Gagal jantung dan kecerdasan buatan: algoritma belajar mandiri untuk mendeteksi tanda-tanda yang tidak terlihat oleh EKG

Gagal jantung dan kecerdasan buatan: algoritma komputer berbasis kecerdasan buatan (AI) khusus yang dibuat oleh peneliti Gunung Sinai mampu mempelajari cara mengidentifikasi perubahan halus dalam elektrokardiogram (juga dikenal sebagai EKG atau EKG) untuk memprediksi apakah pasien mengalami gagal jantung

Algoritma belajar mandiri mengenali masalah gagal jantung

“Kami menunjukkan bahwa algoritma pembelajaran mendalam dapat mengenali masalah pemompaan darah di kedua sisi jantung dari data bentuk gelombang EKG,” kata Benjamin S. Glicksberg, PhD, Asisten Profesor Genetika dan Ilmu Genomik, anggota Institut Hasso Plattner untuk Digital Health at Mount Sinai, dan penulis senior studi yang diterbitkan dalam Journal of American College of Cardiology: Cardiovascular Imaging.
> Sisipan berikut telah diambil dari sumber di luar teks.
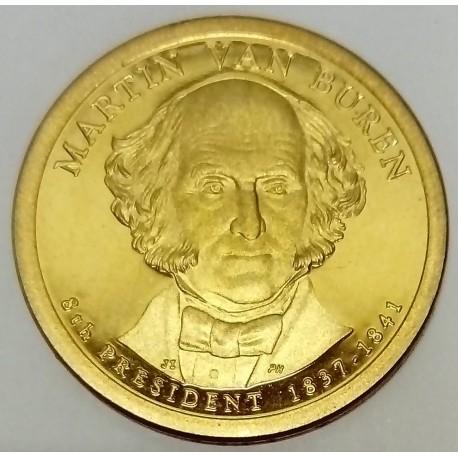 UNITED STATES - KM 401- 1 DOLLAR 2008 - MARTIN VAN BUREN - 8TH PRESIDENT 1837-1841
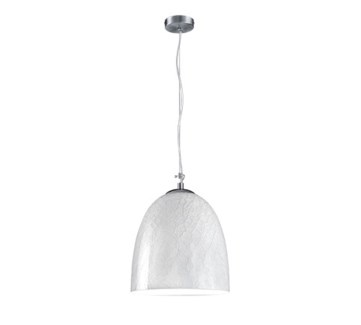 Ontario Large Pendant in White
“Biasanya, mendiagnosis kondisi jantung jenis ini membutuhkan prosedur yang mahal dan memakan waktu.

Kami berharap algoritme ini akan memungkinkan diagnosis gagal jantung yang lebih cepat.”

Studi ini dipimpin oleh Akhil Vaid, MD, seorang sarjana postdoctoral yang bekerja di labby Glicksberg Girish N. Nadkarni, MD, MPH, CPH, Associate Professor of Medicine di Icahn School of Medicine di Mount Sinai, Kepala Divisi Data-Driven and Digital Medicine (D3M), dan penulis senior studi ini.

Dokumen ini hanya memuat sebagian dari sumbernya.